Dans ces conditions l’appel de la société Vytor présente une chance suffisamment raisonnable de succès. Il sera fait droit à sa demande de sursis à exécution du jugement rendu le 13 février 2025 par le juge de l’exécution du tribunal judiciaire de Paris, avec toutes conséquences de droit à savoir le maintien des mesures de saisies conservatoires pratiquées le 12 novembre 2024 par la société Vytor sur les comptes détenus par la société Bienviyance auprès du Crédit Lyonnais et du Crédit Industriel et Commercial.

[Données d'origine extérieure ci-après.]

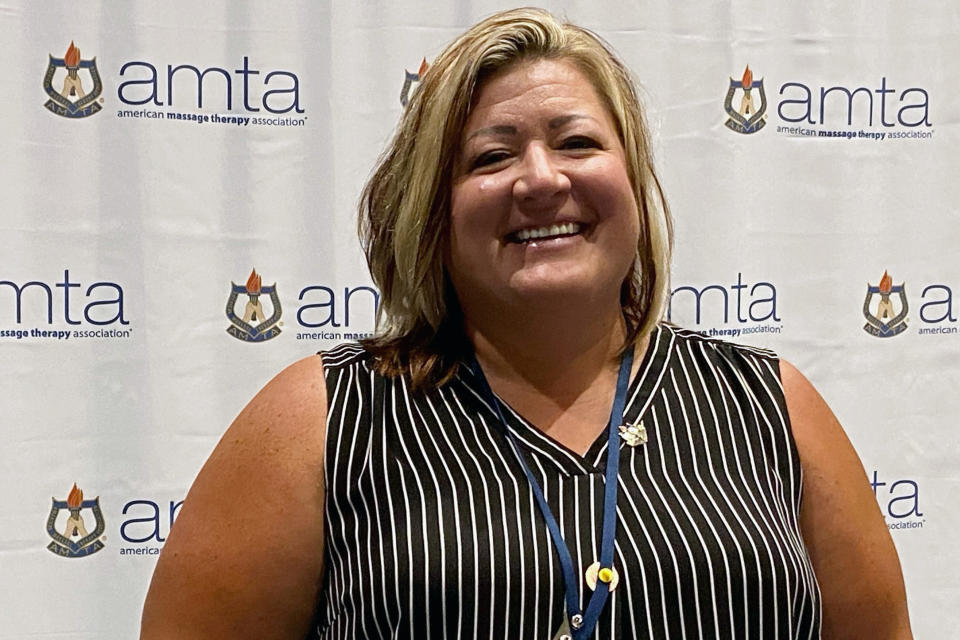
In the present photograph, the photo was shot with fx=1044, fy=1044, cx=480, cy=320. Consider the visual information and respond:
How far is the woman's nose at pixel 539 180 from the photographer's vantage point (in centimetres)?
98

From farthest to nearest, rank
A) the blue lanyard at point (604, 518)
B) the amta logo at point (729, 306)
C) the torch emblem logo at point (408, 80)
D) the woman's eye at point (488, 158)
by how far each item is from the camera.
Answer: the amta logo at point (729, 306)
the torch emblem logo at point (408, 80)
the woman's eye at point (488, 158)
the blue lanyard at point (604, 518)

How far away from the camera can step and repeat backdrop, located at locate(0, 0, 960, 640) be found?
1.69 m

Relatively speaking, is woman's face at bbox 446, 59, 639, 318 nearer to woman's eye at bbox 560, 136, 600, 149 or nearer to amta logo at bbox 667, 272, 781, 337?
woman's eye at bbox 560, 136, 600, 149

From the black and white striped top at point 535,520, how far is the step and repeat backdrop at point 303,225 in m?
0.77

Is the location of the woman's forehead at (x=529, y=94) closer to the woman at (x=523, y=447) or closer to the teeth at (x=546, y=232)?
the woman at (x=523, y=447)

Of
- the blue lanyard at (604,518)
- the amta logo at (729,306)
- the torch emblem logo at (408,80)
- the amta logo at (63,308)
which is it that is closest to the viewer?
the blue lanyard at (604,518)

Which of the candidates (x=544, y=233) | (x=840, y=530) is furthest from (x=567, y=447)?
(x=840, y=530)

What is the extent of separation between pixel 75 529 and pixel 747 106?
1394 millimetres

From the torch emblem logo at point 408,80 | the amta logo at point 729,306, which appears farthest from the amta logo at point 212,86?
the amta logo at point 729,306

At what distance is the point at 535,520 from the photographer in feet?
3.09

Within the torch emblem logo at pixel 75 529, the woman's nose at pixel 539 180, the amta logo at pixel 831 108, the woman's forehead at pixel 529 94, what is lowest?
the torch emblem logo at pixel 75 529

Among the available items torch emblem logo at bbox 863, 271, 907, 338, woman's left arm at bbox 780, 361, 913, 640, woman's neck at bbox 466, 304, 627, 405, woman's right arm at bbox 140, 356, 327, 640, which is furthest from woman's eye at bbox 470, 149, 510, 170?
torch emblem logo at bbox 863, 271, 907, 338

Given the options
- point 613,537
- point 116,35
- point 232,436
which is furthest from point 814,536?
point 116,35

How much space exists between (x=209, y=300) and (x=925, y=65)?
55.7 inches
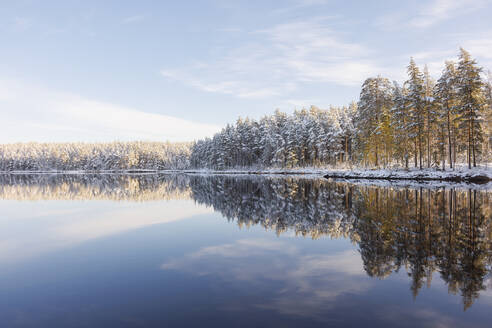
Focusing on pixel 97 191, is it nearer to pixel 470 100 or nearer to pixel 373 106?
pixel 373 106

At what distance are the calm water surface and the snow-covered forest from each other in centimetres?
2854

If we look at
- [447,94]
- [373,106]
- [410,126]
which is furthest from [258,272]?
[373,106]

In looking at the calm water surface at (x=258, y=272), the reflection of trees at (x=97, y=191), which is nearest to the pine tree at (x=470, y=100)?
the calm water surface at (x=258, y=272)

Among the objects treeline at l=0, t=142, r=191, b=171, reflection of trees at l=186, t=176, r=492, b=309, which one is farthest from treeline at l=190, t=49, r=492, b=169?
treeline at l=0, t=142, r=191, b=171

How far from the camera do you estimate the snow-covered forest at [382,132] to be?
123ft

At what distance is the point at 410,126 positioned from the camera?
134 feet

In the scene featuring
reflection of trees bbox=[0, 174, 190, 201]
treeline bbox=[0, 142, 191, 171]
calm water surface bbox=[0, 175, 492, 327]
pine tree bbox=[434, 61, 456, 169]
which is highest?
pine tree bbox=[434, 61, 456, 169]

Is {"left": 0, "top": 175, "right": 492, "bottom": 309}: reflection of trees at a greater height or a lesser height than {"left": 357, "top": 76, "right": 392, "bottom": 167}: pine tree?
lesser

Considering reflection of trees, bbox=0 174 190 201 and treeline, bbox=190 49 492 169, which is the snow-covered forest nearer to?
treeline, bbox=190 49 492 169

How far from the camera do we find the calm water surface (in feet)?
18.5

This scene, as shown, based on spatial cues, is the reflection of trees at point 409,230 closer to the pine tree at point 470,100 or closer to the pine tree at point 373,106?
the pine tree at point 470,100

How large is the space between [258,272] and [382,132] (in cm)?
4310

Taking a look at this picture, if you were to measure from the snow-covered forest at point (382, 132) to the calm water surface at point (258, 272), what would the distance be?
28.5m

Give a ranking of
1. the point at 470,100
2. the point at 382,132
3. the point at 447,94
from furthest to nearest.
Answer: the point at 382,132 < the point at 447,94 < the point at 470,100
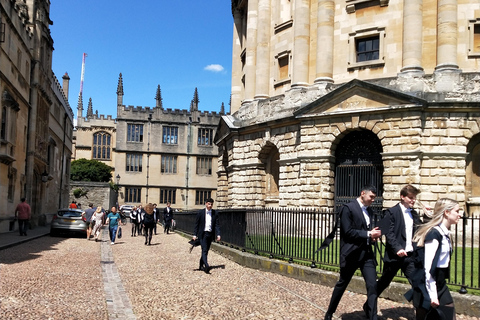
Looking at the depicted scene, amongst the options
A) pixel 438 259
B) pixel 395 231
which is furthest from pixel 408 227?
pixel 438 259

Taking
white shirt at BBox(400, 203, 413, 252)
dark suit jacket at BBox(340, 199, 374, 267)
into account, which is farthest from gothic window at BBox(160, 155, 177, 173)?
white shirt at BBox(400, 203, 413, 252)

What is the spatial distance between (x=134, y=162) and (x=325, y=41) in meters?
42.0

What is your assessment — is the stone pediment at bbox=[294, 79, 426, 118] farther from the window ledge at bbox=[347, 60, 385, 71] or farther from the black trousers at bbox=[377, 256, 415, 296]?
the black trousers at bbox=[377, 256, 415, 296]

Par voie de conséquence, seront rejetées les demandes reconventionnelles formées par la société Bienviyance au titre de l’abus de droit d’agir.

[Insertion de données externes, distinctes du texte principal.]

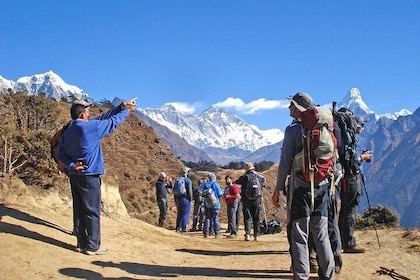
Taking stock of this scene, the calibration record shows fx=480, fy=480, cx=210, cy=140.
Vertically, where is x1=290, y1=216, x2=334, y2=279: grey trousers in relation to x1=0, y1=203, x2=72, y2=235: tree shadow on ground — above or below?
below

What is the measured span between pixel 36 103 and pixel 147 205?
14.1m

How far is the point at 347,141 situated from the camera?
7316 millimetres

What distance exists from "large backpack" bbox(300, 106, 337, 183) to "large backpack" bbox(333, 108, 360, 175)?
6.08 ft

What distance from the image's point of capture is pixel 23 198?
9.37 metres

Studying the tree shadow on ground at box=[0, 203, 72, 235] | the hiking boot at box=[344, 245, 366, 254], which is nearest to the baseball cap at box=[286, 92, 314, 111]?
the hiking boot at box=[344, 245, 366, 254]

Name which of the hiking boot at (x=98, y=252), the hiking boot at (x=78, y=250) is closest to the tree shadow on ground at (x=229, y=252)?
the hiking boot at (x=98, y=252)

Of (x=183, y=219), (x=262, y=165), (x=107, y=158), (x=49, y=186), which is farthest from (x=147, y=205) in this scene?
(x=262, y=165)

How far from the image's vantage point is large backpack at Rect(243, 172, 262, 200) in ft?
38.5

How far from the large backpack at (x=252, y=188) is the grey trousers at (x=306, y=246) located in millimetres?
6260

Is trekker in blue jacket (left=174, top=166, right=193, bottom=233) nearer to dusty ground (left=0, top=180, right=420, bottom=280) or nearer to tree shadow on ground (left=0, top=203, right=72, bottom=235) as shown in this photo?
dusty ground (left=0, top=180, right=420, bottom=280)

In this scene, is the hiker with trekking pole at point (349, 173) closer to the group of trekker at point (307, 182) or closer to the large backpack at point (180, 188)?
the group of trekker at point (307, 182)

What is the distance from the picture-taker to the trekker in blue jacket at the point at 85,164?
6.79 m

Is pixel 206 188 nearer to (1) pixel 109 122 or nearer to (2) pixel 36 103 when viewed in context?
(1) pixel 109 122

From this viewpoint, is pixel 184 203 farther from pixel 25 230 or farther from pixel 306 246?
pixel 306 246
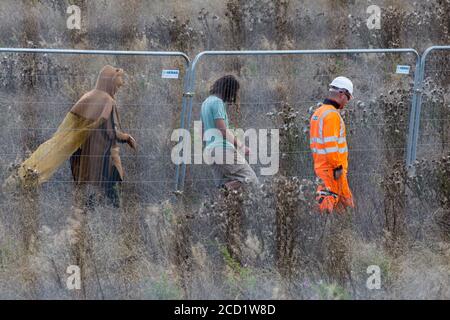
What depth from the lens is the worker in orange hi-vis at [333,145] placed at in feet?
29.2

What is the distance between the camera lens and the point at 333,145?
8938 millimetres

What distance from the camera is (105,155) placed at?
31.1ft

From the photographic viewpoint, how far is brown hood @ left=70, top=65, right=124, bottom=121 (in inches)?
375

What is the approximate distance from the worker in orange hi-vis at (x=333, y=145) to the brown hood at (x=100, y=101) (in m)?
1.90

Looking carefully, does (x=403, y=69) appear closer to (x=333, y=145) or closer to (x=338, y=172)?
(x=333, y=145)

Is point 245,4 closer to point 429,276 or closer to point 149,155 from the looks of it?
point 149,155

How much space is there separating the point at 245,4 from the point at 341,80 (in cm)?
610

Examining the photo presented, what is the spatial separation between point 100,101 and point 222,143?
3.88 feet

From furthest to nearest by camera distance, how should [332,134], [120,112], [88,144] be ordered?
1. [120,112]
2. [88,144]
3. [332,134]

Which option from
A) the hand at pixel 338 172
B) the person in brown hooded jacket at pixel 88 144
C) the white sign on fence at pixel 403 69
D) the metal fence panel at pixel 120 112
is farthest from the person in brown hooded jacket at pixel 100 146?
the white sign on fence at pixel 403 69

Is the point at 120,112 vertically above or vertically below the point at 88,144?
above

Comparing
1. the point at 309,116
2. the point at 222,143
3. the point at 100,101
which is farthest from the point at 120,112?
the point at 309,116
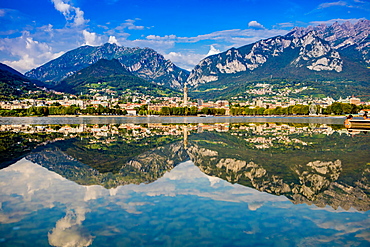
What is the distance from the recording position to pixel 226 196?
31.6 feet

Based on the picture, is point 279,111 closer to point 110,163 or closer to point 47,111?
point 47,111

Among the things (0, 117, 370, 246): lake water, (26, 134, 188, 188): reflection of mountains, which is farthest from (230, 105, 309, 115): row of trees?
(0, 117, 370, 246): lake water

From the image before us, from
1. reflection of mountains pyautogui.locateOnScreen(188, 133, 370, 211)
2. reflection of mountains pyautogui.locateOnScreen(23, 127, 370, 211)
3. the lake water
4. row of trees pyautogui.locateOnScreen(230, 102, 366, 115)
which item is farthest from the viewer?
row of trees pyautogui.locateOnScreen(230, 102, 366, 115)

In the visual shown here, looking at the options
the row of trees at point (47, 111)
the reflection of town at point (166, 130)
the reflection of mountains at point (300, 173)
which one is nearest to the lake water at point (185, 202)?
the reflection of mountains at point (300, 173)

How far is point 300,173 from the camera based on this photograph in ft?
41.3

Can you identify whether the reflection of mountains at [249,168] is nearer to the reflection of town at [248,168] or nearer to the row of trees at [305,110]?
the reflection of town at [248,168]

La décision étant rendue dans son intérêt exclusif, la société Vytor supportera la charge des dépens de la présente instance et il ne sera pas fait application de l’article 700 du code de procédure civile.
PAR CES MOTIFS
Ordonnons, jusqu’à l’arrêt de la cour d’appel de Paris à intervenir, le sursis à exécution du jugement rendu le 13 février 2025 par le juge de l’exécution du tribunal judiciaire de Paris,
Disons en conséquence que sont maintenues les mesures de saisies conservatoires pratiquées le 12 novembre 2024 par la société Vytor sur les comptes détenus par la société Bienviyance auprès du Crédit Lyonnais et du Crédit Industriel et Commercial,
Déboutons la société Bienviyance de ses demandes reconventionnelles,
Disons que les dépens de la présente instance seront supportés par la société Vytor,
Disons n’y avoir lieu à application de l’article 700 du code de procédure civile.
ORDONNANCE rendue par Mme Marie-Hélène MASSERON, Présidente de chambre, assistée de Mme Cécilie MARTEL, greffière présente lors de la mise à disposition de l’ordonnance au greffe de la Cour, les parties en ayant été préalablement avisées dans les conditions prévues au deuxième alinéa de l’article 450 du code de procédure civile.